В долине Волхарда, при ближайшем рассмотрении, оказалось невероятно красиво и гораздо теплее, чем на перевале, который они проезжали вчера. Место первоцветов и тюльпанов давно заняла высокая трава, ирисы, маки и колокольчики. Разнотравье чуть переливалось от лёгкого прикосновения ветра до самых пиков Сорелле, плавно переходя в тёмную полосу леса. Габриэль нарвала букет и так увлеклась, разглядывая неизвестные ей цветы, что не заметила подкравшийся вечер.

Солнце коснулось вершин, пробежало по воде алым и скрылось. Тень от горы тут же накрыла долину, и почти сразу стало темнеть, а от озера к ногам потянулись языки холодного воздуха.

Габриэль плотнее запахнулась в шаль и направилась обратно, но, как оказалось, она довольно далеко ушла от дома, а сумерки наступали стремительно. И почему-то внезапно ей вспомнились истории из книги — трамантийские легенды о красноглазых волках — чьеру, которые выходят лунными ночами в поисках жертв. Легенда гласила, что в каждом клане горцев время от времени рождаются чьеру, так повелевает Царица гор. И что чьеру служат ей, и то, что они делают — благословлено и правильно.

Как могут быть правильными убийства с помощью красноглазых волков, Габриэль так и не поняла, но с другой стороны, это была всего лишь легенда.

В легенды она, разумеется, не верила, и трусихой никогда не была, но уходить далеко от дома в первый день в незнакомом месте было глупо. К тому же, вдруг её ищут Кармэла или отец, а она так увлеклась изучением местных цветов, что забыла обо всём на свете.
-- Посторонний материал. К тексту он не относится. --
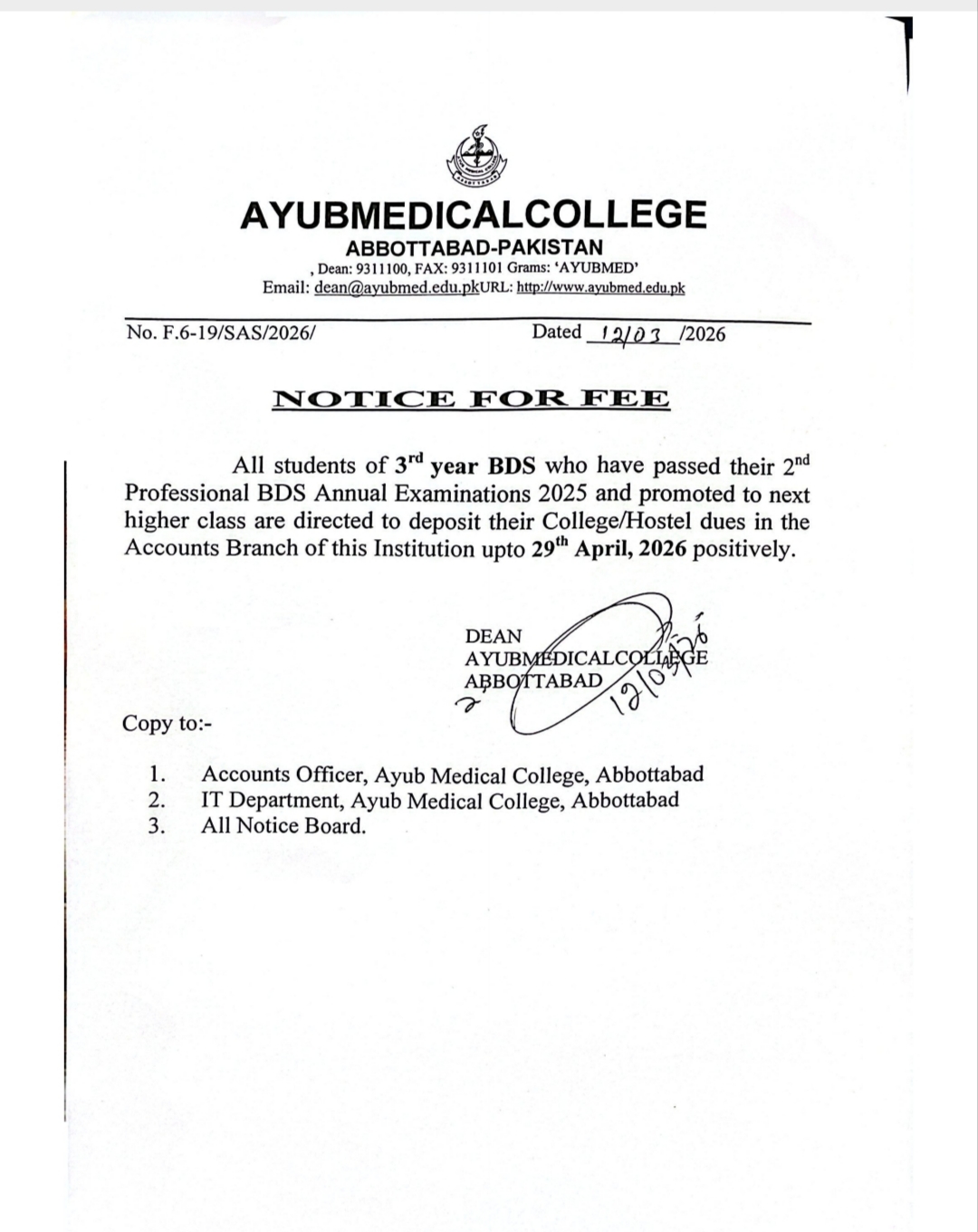 AYUBMEDICALCOLLEGE
ABBOTTABAD-PAKISTAN
, Dean: 9311100, FAX: 9311101 Grams: 'AYUBMED'
Email: dean@ayubmed.edu.pkURL: http://www.ayubmed.edu.pk

No. F.6-19/SAS/2026/ Dated 12/03 /2026

NOTICE FOR FEE

All students of 3$^{rd}$ year BDS who have passed their 2$^{nd}$ Professional BDS Annual Examinations 2025 and promoted to next higher class are directed to deposit their College/Hostel dues in the Accounts Branch of this Institution upto 29$^{th}$ April, 2026 positively.

DEAN
AYUBMEDICALCOLLEGE
ABBOTTABAD
12/03/26

Copy to:-

1. Accounts Officer, Ayub Medical College, Abbottabad
2. IT Department, Ayub Medical College, Abbottabad
3. All Notice Board.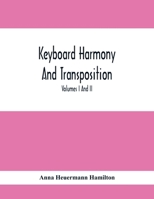 Keyboard Harmony And Transposition

Volumes I And II

Anna Heuermann Hamilton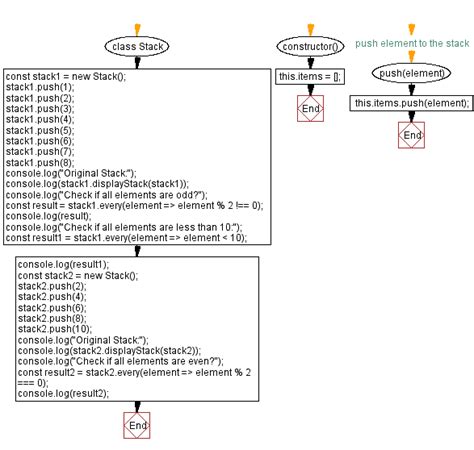 class Stack

const stack1 = new Stack();
stack1.push(1);
stack1.push(2);
stack1.push(3);
stack1.push(4);
stack1.push(5);
stack1.push(6);
stack1.push(7);
stack1.push(8);
console.log("Original Stack:");
console.log(stack1.displayStack(stack1));
console.log("Check if all elements are odd?");
const result = stack1.every(element => element % 2 !== 0);
console.log(result);
console.log("Check if all elements are less than 10:");
const result1 = stack1.every(element => element < 10);

console.log(result1);
const stack2 = new Stack();
stack2.push(2);
stack2.push(4);
stack2.push(6);
stack2.push(8);
stack2.push(10);
console.log("Original Stack:");
console.log(stack2.displayStack(stack2));
console.log("Check if all elements are even?");
const result2 = stack2.every(element => element % 2 === 0);
console.log(result2);

End

constructor()

this.items = [];

End

push element to the stack

push(element)

this.items.push(element);

End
Прижав к себе букет, она прибавила шагу, и словно в насмешку над её храбростью от кустов, обрамлявших рощу, отделилась большая тень — большой мохнатый зверь медленно вышел на дорожку и остановился, преградив Габриэль путь. В наступивших сумерках все краски стёрлись и понять, что это за зверь она не могла. Большой, мохнатый, неподвижный — гораздо больше тех собак, которые жили в Волхарде.

Габриэль просто замерла на дорожке скованная страхом, от которого казалось, даже сердце перестало биться.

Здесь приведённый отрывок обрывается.